L’effet est saisissant. Dans la pénombre, une foule anonyme se presse. Les trajectoires se croisent et s’évitent. Avec, en guise de têtes, des lampes de chevet au long col, tournées vers le sol, les silhouettes efflanquées ont le pas ample et le buste incliné par la hâte. Ces clones stylisés de M. Hulot, qui auraient troqué leurs gabardines claires contre de sombres manteaux d’hiver, évoquent la multitude grise des métropoles. Mais l’anonymat en est troublé par des prises de paroles inopinées, déclenchées par le passage du visiteur : «Je suis faible», «Je suis lucide», «Je suis travailleur», «Je suis jalouse», etc. Déclamations minimales qui éclatent comme des bulles, sans laisser de trace, tant sont vaines ces lapidaires revendications de reconnaissance individuelle.

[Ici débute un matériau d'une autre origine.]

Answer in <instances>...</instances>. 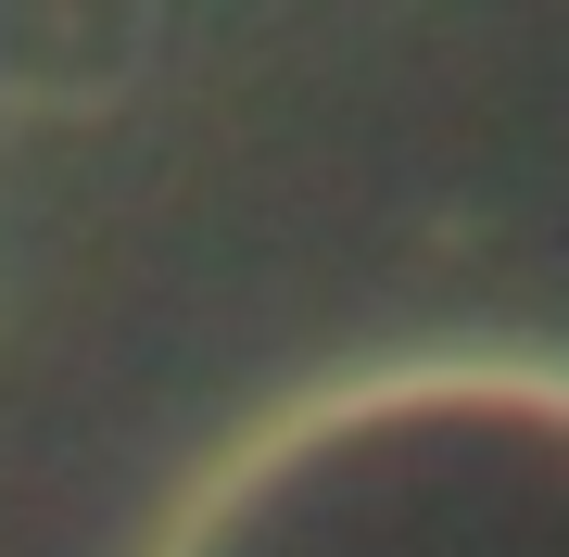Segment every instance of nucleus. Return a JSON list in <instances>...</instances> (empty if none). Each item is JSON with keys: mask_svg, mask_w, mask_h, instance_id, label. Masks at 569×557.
Instances as JSON below:
<instances>
[{"mask_svg": "<svg viewBox=\"0 0 569 557\" xmlns=\"http://www.w3.org/2000/svg\"><path fill=\"white\" fill-rule=\"evenodd\" d=\"M152 557H569V355L329 368L190 469Z\"/></svg>", "mask_w": 569, "mask_h": 557, "instance_id": "1", "label": "nucleus"}]
</instances>
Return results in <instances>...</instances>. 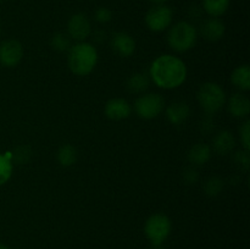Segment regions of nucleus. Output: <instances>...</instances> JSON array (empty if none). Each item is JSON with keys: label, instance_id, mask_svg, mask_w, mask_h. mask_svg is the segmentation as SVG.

Trop réductrices, elles sont aussi trop communes. Chacun pourrait les reprendre à son compte. Cette foule, c’est nous, comme le disait déjà Boltanski, en 1990, des Suisses morts.
Ceux-là sont de retour, dans la crypte voûtée de la galerie. Sur un écran, les visages hybrides, obtenus par la découpe, et le mélange aléatoire, de trois bandes horizontales — front, yeux, bouche — des photos granuleuses de l’œuvre originelle, défilent à grande vitesse. Un bouton-pressoir permet d’arrêter l’image. L’Être (à ) nouveau, qui se fige, a une apparence monstrueuse. Mieux vaut le défilement, à l’instar de ces visages anonymes indéfiniment croisés, insaisissables et mêlés, de nos vies.
Et l’on repart, en traversant une seconde fois, une pièce inquiétante et noire, éclairée par une unique ampoule nue qui pend en son centre, et dont l’intensité varie suivant un battement cardiaque amplifié et grondant : spectre de vie, qui ne tient qu’à un filament, dont l’incandescence est vouée à l’extinction.
Entre intimité la plus enfouie, et universalité la mieux partagée, unicité et multitude, singularité et lieu commun, obscurité et lumière, l’exposition magistrale qui inaugure, et la saison, et l’arrivée de Boltanski chez Marian Goodman Paris, est d’une terrifiante efficacité. Les matériaux, dont use l’artiste depuis des années, sont ici débarrassés du moindre superflu. L’œuvre dégraissée, saturée et limpide, ouvre des champs insondables de doute, et de trouble, existentiels et identitaires.
Christian Boltanski
— Prendre la parole, 2005. Installation. Divers matériaux, son. Dimensions variables.
— Le Cœur, 2005. Installation. Ampoule, son.
— Être à nouveau, 2005. Installation vidéo. Dimensions variables.